Hizbullah Genel Sekreteri
konuşmasında şu ifadelerde bulundu: ‘Direniş ve kurtuluş bayramı, Lübnan'ın bu
günde kazandığı büyük zaferi hatırlatan önemli bir vesiledir. Bu nedenle
şehitler, yaralılar, mahkûmlar, mücahitler ve aileleri olmak üzere bu zaferde
emeği geçen herkese teşekkür ediyoruz. Özellikle güneyde direnişe destek
verenlere minnettarım.
Aynı zamanda, orduya, Lübnan
güvenlik güçlerine, Filistinli gruplara ve tüm siyasi gruplara ve aynı zamanda
tüm cihatçı komutanların direnişini desteklemeye devam eden iki ülke olan İran
İslam Cumhuriyeti ve Suriye'ye teşekkür ediyorum. Tabi, Siyonist düşmanla
savaşımızın bittiğini düşünenler hayal görüyorlar. Çünkü topraklarımızın bir
kısmı hâlâ işgal altındadır.’
Artık Büyük İsrail diye bir şey
yok
Seyyid Hasan Nasrallah sözlerine
şöyle devam etti: ‘Bu günler yaşatılmalı ve nesiller de bu günleri
tanımalıdır. Nesiller ve Lübnan milleti
bilsin ki bu zafer karşılıksız elde edilmedi. Bu zaferi küçümsemek isteyenler
var ama buna engel olmalıyız. İsrail'in 2000'de Lübnan'dan ve Gazze'den
çekilmesinden sonra “Büyük İsrail” diye bir şey kalmadı.
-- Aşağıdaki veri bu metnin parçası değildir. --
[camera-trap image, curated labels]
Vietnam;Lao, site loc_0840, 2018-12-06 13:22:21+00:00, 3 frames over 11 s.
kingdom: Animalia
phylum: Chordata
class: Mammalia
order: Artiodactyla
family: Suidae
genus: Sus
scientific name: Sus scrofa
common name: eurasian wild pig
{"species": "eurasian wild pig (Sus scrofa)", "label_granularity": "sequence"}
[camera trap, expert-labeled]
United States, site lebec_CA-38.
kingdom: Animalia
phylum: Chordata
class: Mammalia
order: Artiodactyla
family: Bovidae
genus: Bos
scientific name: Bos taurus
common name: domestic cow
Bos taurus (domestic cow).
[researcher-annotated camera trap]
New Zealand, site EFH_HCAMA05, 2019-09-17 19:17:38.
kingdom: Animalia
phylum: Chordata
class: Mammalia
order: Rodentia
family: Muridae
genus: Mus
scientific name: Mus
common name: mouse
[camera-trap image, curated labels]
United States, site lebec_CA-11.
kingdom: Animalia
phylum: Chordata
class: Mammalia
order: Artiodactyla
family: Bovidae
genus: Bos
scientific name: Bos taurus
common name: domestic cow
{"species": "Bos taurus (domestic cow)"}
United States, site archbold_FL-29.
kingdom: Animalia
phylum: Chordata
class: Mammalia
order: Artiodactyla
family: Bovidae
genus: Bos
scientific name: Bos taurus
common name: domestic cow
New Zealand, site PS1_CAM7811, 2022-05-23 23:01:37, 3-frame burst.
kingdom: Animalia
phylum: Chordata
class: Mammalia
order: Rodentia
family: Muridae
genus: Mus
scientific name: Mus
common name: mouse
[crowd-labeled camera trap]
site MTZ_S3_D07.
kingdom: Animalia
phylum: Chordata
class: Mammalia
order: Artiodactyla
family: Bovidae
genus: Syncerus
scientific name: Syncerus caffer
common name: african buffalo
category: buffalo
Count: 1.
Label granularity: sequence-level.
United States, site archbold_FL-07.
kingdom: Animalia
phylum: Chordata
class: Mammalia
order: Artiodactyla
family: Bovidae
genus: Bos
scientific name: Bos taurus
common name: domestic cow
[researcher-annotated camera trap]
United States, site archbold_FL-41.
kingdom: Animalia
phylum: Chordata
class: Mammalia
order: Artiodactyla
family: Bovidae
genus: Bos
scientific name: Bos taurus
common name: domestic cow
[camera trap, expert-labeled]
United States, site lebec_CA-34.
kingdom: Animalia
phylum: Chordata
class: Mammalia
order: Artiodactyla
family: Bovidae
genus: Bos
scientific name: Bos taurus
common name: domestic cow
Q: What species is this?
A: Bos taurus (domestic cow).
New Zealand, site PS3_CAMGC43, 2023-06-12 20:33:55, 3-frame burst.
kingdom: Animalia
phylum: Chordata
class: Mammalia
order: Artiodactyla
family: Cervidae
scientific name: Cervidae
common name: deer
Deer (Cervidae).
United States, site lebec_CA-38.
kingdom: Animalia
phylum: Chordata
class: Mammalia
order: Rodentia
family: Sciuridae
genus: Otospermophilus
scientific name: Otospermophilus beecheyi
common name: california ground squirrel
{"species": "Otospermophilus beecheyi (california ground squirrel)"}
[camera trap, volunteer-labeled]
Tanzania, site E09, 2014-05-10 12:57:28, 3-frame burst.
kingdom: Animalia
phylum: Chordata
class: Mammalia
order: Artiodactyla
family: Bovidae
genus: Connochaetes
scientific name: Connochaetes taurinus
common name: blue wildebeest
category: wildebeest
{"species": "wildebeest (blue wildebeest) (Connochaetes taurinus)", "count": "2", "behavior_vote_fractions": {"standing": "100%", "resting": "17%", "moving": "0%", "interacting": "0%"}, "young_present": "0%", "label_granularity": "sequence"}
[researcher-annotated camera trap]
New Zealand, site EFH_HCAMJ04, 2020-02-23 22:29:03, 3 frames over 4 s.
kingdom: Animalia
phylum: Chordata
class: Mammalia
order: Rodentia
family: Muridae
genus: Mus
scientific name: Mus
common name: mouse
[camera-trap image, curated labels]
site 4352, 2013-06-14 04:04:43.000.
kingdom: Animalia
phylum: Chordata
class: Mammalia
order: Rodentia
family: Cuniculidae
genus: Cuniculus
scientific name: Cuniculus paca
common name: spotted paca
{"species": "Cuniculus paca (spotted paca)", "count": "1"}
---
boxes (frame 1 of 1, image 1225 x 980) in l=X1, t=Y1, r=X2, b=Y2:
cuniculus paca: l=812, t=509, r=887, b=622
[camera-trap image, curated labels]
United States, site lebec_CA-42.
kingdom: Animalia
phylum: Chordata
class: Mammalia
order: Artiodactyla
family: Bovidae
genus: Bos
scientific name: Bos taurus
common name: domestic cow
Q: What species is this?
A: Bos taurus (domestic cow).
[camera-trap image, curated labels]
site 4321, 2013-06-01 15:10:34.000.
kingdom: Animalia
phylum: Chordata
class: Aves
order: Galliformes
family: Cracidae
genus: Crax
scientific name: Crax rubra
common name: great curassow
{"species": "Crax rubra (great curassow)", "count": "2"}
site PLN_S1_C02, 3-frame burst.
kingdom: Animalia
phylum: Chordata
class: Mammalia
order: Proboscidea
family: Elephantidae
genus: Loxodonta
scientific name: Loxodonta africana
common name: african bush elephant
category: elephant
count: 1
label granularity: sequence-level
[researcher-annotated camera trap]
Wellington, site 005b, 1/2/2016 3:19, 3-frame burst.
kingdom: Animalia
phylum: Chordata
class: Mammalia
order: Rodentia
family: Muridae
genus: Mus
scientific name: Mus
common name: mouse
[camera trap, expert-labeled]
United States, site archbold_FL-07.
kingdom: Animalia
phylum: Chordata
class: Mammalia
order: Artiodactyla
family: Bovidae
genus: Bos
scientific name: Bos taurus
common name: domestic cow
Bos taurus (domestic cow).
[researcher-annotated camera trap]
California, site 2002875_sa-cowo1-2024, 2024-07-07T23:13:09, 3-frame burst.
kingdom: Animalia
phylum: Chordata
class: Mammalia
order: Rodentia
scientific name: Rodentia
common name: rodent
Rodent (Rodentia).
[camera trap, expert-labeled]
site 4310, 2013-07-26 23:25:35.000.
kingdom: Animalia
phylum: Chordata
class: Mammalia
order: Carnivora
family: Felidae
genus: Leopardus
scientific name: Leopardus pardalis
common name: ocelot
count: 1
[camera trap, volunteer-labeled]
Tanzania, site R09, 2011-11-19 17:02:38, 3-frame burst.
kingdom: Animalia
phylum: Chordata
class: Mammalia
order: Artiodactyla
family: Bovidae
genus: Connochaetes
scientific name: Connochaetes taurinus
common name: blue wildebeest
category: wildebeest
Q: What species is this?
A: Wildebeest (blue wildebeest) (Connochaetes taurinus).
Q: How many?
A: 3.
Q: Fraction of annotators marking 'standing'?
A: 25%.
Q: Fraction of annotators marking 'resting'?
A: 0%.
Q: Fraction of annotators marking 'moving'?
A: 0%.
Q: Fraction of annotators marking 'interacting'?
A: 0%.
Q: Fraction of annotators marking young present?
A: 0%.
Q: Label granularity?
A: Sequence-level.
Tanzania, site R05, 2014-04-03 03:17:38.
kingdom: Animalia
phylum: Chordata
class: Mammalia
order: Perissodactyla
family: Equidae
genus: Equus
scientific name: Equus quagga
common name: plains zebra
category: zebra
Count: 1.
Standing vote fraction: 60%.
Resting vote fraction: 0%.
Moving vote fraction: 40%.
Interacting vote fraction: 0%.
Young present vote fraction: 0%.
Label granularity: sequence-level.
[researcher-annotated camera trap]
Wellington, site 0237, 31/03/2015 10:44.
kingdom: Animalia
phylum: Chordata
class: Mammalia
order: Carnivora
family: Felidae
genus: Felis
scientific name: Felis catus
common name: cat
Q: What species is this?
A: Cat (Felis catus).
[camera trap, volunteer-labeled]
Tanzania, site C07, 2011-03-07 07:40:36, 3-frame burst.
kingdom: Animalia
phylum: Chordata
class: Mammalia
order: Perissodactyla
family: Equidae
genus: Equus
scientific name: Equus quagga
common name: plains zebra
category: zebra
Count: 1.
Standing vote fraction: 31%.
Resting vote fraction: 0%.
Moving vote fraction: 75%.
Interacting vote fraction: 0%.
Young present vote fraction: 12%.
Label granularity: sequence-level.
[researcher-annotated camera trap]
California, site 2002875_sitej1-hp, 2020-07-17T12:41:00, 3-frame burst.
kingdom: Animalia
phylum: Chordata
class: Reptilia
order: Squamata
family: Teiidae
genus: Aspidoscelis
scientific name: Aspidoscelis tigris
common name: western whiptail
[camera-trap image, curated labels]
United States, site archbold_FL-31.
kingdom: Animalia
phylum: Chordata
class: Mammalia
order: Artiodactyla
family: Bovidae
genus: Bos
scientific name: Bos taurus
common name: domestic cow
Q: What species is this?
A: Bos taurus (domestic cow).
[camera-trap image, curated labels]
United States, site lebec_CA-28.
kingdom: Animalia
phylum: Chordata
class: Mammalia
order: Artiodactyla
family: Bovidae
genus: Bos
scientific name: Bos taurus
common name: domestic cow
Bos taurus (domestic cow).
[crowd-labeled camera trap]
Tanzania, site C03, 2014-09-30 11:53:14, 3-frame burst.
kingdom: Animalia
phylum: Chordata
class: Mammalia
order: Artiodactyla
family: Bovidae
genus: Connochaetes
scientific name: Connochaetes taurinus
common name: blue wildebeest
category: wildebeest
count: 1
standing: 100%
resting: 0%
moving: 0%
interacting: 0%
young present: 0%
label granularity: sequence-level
Siyonist rejim şu anda duvarların
ve ateşin arkasına saklanıyor ve Filistin halkıyla müzakerelerde kendi
şartlarını dayatamıyor. Amerika artık dünyada hegemonik bir güç değil ve her
şey çok kutuplu bir dünyaya doğru ilerliyor, İsrail'i endişelendiren de bu. İsrail'in
iç bölünmesi karşısında, direniş ekseni birlik haline ve güçlüdür.’
Nasrallah, İran İslam Cumhuriyeti Cumhurbaşkanı
Ayetullah Seyyid İbrahim Reisi'nin Suriye ziyaretine değinerek şunları söyledi:
‘Suriye'ye karşı 12 yıllık dünya savaşının ardından İran cumhurbaşkanının bu
ülkeyi ziyareti sırasındaki tutumları direniş ekseninin birliğini gösteriyor.
Bugünkü direniş akımı, ruhen üst düzeyde olan insani güçlere sahiptir. Bu
eksenin insan kaynaklarının kapasitesi ne kadar fazlaysa İsrail de böyle bir
gücün bir o kadar zayıf olduğunu görüyoruz.’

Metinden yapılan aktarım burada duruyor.